Unicode Path/Filename for imread and imwrite

Currently, the imread and imwrite method only supports std::string as an input. This isn't working with non-ascii directories/paths. Therefore, the a software depends on OpenCV can not guaranty working on all maschines.

History

Alexander Shishkov on 2012-02-12 20:47
-   Description changed from Currently, the imread and imwrite method
    only supports std::string as an inpu... to Currently, the imread and
    imwrite method only supports std::string as an inpu... More
Vadim Pisarevsky on 2012-04-04 11:58
std::string is still capable of storing any unicode name via UTF-8 encoding, and so it's fopen responsibility to handle this UTF-8 name properly.
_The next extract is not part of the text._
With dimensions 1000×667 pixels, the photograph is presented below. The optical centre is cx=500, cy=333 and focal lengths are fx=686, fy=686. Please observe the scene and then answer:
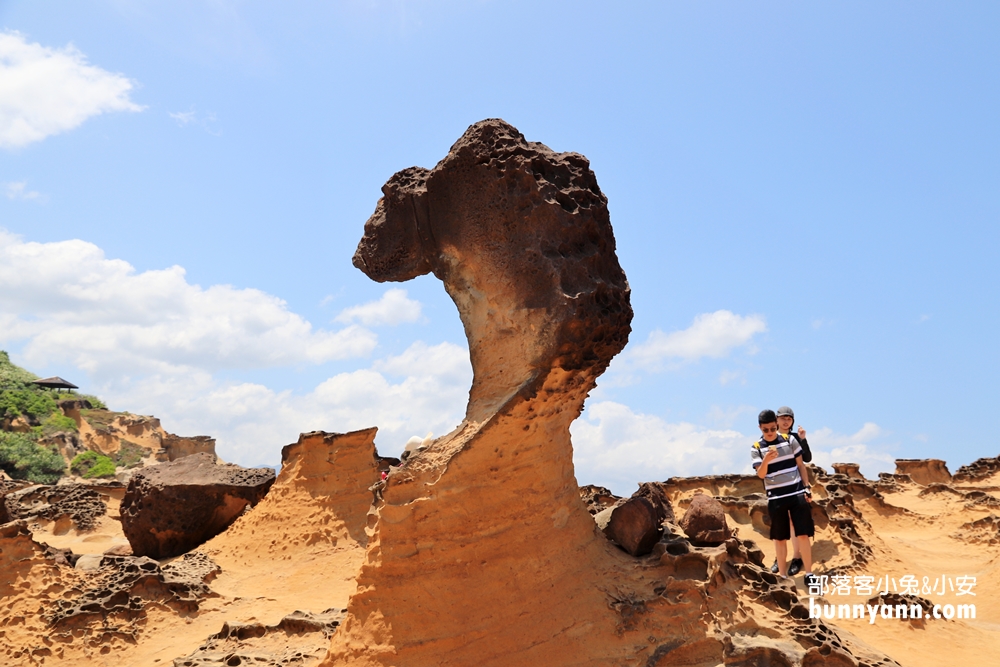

On Mac and Linux I was able to store image into a file with non-ASCII letters using normal cv::imwrite(). I guess, on Windows it will work too, if you save a source file to UTF-8.
-   Priority changed from High to Low
-   Assignee set to Vadim Pisarevsky
-   Status changed from Open to Cancelled
Andrey Kamaev on 2012-05-18 14:20
-   Target version set to 2.4.0
n n on 2014-03-18 13:11
AFAIK fopen does not support Unicode on Windows and can't be used to open a path with Unicode characters. The UTF-8 string must be converted to UTF-16 and given to _wfopen instead. See ImageMagick's fopen_utf8 wrapper for example code: http://www.imagemagick.org/api/MagickCore/utility-private_8h_source.html#l00103
-   Target version changed from 2.4.0 to 2.4.9
-   Status changed from Cancelled to Open
n n on 2014-03-19 10:48
One possible workaround for now using Boost and a memory mapped file:

    mapped_file map(path(L"filename"), ios::in);
    Mat file(1, numeric_cast<int>(map.size()), CV_8S, const_cast<char*>(map.const_data()), CV_AUTOSTEP);
    Mat image(imdecode(file, 1));

The downside is that I/O errors cause access violations instead of C++ exceptions. Also don't write to the "file" Mat. :)
n n on 2014-03-19 11:20
Unfortunately the trick of avoiding to store the image file in memory doesn't work with imwrite, as imencode stores the output in a vector with standard allocator specified. If memory is no issue the contents can of course be written to file using Boost afterwards.